31

Draußen wieder angekommen, ließ sich Yuuki auf eine Parkbank fallen und atmete tief ein und aus. Es war ungefähr Mittag und die vielen Leute kamen aus ihren Häusern raus, lachten, winkten sich zu oder gingen was essen. Das Café vor uns wirkte sehr sehr einladend, und als ich in meinen Taschen kramte, fand ich einen einsam wirkenden Euro, den ich mir wohl irgendwann eingesteckt haben musste. Ich hoffte inständig, er würde für eine Tasse ausreichen.

"Hey...", wandte ich mich zu Yuuki, die grimmig immer wieder auf den Schnee vor ihr eintrat.

"Was?"

"Ich geh mir mal kurz einen Kaffee holen.. okay?" Einen Kaffee für meine Seele. Nach all dem Stress hier brauchte ich etwas zu trinken.

Sie zuckte mit den Schultern. Ich nahm das als ein Ja auf und wandte ich mich ab, um über die Straße zu gehen.

-

Die Kellnerin lächelte mir herzlich zu. Ihre Wangen waren von der Hitze und dem Arbeiten ebenso gerötet, wie die meinen, obwohl das Rot auf meinen Wangen erstens von der Kälte kam und zweitens, weil die Kellnerin wirklich sehr hübsch aussah. Ihre gelockten schwarzen Haare gingen ihr weit über die Schultern und das braun ihrer Augen erinnerte mich leicht an Schokolade. Was mich an meinen Kaffee erinnerte.

"Wie viel kostet denn ein Kaffee?", fragte ich sie.

Sie hob spöttisch die Augenbrauen und zeigte auf die Karte, die direkt vor mir lag. Ich war ja auch mal wieder so dumm. Ich räusperte mich und sah nach. Tatsächlich kostete ein Kaffee... viel mehr als ein Euro. War ja klar. Ich seufzte.

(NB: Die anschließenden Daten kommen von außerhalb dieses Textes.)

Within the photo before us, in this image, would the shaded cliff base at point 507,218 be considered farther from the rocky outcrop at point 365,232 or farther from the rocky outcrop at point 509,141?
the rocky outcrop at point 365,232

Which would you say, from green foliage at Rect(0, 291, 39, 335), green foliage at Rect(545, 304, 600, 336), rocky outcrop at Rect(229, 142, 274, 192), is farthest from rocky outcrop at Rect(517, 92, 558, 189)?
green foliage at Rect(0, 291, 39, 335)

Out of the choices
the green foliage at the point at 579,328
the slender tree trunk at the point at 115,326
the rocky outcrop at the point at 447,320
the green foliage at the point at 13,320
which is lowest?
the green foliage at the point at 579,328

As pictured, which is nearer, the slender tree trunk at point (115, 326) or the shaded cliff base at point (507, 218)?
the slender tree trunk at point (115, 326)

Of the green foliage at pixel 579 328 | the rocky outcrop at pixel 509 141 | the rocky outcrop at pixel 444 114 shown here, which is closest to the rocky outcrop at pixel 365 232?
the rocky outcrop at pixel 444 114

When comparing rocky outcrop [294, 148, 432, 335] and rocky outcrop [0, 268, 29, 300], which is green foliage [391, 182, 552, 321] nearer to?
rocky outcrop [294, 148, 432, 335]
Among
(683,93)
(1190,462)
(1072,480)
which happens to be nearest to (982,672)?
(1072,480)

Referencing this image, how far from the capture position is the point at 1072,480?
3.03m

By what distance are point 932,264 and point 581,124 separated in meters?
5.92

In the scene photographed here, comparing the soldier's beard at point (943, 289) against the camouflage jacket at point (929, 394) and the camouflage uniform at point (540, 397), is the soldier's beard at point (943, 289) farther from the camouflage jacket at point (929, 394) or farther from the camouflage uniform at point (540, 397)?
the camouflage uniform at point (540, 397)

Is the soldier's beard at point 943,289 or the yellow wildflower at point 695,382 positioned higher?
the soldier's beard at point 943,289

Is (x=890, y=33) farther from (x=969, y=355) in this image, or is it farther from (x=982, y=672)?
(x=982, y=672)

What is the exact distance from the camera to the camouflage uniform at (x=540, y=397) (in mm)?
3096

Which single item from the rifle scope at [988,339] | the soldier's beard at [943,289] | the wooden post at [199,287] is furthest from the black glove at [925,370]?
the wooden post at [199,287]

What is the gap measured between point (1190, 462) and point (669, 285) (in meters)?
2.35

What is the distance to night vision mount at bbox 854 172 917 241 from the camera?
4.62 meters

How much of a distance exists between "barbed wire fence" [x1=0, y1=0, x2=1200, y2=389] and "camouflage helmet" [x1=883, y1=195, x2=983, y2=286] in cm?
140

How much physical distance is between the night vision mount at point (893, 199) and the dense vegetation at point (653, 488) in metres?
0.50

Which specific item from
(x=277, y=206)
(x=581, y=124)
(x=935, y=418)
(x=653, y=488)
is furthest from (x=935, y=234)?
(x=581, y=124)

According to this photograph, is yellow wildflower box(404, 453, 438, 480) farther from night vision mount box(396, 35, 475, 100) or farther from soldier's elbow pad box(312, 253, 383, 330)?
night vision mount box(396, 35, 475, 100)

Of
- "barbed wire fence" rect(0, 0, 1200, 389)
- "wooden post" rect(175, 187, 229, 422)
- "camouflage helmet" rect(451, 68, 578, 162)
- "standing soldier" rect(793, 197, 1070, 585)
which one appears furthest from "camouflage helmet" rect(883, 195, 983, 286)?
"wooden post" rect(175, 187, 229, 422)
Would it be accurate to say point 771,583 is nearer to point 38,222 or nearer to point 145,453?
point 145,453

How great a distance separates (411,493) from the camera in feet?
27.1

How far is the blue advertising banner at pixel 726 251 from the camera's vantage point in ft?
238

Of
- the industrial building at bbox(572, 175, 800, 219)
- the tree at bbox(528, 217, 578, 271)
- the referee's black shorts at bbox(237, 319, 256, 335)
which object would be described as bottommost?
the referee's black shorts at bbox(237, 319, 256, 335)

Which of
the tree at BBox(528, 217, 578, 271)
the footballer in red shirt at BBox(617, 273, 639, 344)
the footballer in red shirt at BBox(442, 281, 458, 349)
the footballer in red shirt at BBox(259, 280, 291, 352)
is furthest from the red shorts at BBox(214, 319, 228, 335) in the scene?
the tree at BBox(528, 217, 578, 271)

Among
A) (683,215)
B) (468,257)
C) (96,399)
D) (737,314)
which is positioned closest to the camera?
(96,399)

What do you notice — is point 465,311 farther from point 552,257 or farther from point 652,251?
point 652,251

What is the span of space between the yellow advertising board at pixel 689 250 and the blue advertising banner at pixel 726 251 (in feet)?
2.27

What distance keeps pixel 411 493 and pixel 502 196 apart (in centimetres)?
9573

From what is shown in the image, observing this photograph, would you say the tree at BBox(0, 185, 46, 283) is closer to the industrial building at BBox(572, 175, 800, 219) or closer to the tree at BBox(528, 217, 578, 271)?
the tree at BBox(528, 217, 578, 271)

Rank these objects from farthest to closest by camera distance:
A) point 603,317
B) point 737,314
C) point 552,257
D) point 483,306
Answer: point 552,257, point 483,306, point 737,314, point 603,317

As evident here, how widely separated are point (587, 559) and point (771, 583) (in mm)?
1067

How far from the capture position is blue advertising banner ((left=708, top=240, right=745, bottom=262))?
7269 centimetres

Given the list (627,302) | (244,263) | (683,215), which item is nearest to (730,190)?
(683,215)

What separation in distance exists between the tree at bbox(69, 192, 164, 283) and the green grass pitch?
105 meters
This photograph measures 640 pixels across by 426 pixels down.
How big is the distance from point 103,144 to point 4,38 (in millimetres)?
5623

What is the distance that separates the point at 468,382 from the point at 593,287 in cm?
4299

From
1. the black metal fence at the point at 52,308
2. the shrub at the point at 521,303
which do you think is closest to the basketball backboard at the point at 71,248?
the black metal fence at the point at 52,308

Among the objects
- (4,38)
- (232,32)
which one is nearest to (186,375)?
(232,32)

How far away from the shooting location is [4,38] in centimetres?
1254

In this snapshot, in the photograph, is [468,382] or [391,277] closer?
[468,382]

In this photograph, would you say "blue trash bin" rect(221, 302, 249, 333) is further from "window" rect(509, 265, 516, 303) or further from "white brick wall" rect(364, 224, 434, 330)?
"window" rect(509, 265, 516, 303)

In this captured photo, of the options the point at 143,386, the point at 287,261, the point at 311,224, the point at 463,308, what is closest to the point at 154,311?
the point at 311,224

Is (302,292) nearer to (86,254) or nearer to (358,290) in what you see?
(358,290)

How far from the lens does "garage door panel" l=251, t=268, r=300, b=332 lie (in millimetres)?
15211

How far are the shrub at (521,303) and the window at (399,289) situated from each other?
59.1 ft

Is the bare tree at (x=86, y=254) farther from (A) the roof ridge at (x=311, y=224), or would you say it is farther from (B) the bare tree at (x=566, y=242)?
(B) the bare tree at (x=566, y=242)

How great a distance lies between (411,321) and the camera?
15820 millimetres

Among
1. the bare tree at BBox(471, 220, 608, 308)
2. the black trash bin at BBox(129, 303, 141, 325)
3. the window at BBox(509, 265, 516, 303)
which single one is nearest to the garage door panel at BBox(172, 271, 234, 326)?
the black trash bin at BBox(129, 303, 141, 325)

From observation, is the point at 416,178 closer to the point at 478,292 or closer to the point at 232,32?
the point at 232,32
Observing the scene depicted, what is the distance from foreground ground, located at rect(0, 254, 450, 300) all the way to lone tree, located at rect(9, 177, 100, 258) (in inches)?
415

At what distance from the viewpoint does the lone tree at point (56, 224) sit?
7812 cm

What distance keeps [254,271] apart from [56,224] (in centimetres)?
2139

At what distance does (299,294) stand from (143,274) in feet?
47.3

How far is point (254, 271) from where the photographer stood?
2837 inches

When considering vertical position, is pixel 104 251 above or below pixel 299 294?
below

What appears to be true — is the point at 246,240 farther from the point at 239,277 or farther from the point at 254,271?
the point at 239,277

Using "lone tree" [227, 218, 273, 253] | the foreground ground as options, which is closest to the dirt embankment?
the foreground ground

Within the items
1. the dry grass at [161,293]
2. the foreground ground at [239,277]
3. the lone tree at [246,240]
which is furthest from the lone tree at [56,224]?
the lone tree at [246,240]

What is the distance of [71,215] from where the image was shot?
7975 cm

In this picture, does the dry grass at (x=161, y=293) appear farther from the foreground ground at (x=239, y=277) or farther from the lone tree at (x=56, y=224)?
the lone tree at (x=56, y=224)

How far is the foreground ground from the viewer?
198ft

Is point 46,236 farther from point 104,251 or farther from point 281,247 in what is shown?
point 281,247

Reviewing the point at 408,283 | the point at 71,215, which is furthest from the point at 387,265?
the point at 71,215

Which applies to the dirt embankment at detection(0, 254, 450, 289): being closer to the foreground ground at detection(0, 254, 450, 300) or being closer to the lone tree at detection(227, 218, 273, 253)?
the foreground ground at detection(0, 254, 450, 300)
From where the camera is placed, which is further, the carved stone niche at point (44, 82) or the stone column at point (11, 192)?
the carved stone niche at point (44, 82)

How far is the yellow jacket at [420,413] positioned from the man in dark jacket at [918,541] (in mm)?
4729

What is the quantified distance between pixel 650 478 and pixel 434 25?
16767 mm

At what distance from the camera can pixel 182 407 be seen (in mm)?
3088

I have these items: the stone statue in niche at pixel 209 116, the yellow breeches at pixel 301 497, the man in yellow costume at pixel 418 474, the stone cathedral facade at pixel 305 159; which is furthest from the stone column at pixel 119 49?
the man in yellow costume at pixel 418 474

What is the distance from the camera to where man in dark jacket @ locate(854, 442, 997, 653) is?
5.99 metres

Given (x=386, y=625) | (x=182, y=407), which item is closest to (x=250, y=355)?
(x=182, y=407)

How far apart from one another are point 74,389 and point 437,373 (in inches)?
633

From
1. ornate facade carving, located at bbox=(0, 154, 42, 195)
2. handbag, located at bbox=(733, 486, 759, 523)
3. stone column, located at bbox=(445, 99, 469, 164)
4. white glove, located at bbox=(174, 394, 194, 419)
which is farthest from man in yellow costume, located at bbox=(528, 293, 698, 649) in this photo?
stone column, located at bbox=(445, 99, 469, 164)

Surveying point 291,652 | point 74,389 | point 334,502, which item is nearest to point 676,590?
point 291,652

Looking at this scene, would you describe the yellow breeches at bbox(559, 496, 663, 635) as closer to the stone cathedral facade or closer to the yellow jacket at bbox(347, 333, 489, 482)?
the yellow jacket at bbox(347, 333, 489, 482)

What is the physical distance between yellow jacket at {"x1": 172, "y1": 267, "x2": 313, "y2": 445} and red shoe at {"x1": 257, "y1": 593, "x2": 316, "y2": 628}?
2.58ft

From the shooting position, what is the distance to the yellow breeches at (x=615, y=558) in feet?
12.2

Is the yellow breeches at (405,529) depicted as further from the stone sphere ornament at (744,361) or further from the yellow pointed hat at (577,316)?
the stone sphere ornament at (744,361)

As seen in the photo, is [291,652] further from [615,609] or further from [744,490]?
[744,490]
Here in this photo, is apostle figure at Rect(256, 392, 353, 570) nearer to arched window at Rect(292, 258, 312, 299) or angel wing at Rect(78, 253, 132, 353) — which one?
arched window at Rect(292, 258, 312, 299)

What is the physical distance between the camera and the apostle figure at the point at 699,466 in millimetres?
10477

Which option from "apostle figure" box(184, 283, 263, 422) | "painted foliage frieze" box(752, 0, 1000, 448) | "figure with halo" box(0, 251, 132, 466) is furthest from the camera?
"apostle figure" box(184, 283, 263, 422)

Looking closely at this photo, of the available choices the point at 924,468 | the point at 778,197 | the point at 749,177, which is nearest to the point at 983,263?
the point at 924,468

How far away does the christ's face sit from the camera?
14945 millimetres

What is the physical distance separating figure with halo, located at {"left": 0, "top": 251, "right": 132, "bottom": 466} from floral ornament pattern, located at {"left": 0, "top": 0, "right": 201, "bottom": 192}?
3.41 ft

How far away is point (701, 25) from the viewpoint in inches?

"Bisher kein so schöner Tag, was?" Das Mädchen vor mir sah mich mitleidig an.

"Nein..." Ich fuhr mir durch die Haare. "Und jetzt kann ich mir nicht mal einen guten Kaffee leisten. Zu wenig Geld."

"Wie viel hast du denn?"

"Einen Euro. Leider."

Sie legte den Kopf schief, ehe sie sich zu mir runterbeugte und verschwörerisch zuzwinkerte. "Da lässt sich schon was einrichten. Kopf hoch, junger Mann."

Ich sah sie überrascht an. Sie lachte und verschwand wieder.

Sie mag dich. Sie mag dich. Oh mein Gott, jemand mag dich.

Ich rollte mit den Augen und blickte auf den Tisch, betrachtete die Tischdecke und musste grinsen. Ich hätte schon mal nichts dagegen.

Kurze Zeit später tauchte sie auch wieder auf, stellte mit eine Tasse Kaffee hin und strich sich ihren Rock wieder glatt. Ihre Augen leuchteten so. Sie leuchteten!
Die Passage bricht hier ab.